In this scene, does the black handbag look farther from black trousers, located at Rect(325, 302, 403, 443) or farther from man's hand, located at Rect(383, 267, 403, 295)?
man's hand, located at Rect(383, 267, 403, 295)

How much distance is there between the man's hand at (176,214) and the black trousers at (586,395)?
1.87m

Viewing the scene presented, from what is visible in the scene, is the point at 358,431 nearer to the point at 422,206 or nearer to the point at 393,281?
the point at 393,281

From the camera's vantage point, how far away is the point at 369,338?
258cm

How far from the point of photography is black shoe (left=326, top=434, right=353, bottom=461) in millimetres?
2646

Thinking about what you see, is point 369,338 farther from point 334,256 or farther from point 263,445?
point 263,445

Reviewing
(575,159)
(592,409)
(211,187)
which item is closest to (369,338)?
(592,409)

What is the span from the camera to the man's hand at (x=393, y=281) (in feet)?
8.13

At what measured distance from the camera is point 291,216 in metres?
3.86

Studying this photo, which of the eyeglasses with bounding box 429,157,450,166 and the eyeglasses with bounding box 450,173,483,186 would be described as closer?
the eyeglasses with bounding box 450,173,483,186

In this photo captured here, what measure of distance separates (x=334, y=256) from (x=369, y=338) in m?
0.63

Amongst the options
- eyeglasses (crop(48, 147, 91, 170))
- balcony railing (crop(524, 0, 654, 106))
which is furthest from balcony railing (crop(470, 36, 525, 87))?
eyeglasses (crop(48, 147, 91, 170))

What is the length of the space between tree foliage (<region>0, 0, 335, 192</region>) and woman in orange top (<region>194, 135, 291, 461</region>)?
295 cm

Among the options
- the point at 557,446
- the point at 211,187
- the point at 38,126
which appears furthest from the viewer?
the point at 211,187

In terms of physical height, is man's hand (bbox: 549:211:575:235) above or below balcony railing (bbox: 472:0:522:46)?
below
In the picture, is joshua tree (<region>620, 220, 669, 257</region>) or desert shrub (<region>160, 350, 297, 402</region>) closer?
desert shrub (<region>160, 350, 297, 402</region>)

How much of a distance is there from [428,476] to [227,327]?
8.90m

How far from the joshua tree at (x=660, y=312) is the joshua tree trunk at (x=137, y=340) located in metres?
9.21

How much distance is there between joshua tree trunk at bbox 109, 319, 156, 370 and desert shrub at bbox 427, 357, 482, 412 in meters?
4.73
————
Exercise aim: Copy out every line of the records above that contains the word "scene". Case counts.

Expected output:
In this scene, does the black handbag look farther from black trousers, located at Rect(325, 302, 403, 443) or farther from man's hand, located at Rect(383, 267, 403, 295)?
Viewing the scene presented, from what is visible in the scene, is the point at 358,431 nearer to the point at 422,206 or nearer to the point at 393,281?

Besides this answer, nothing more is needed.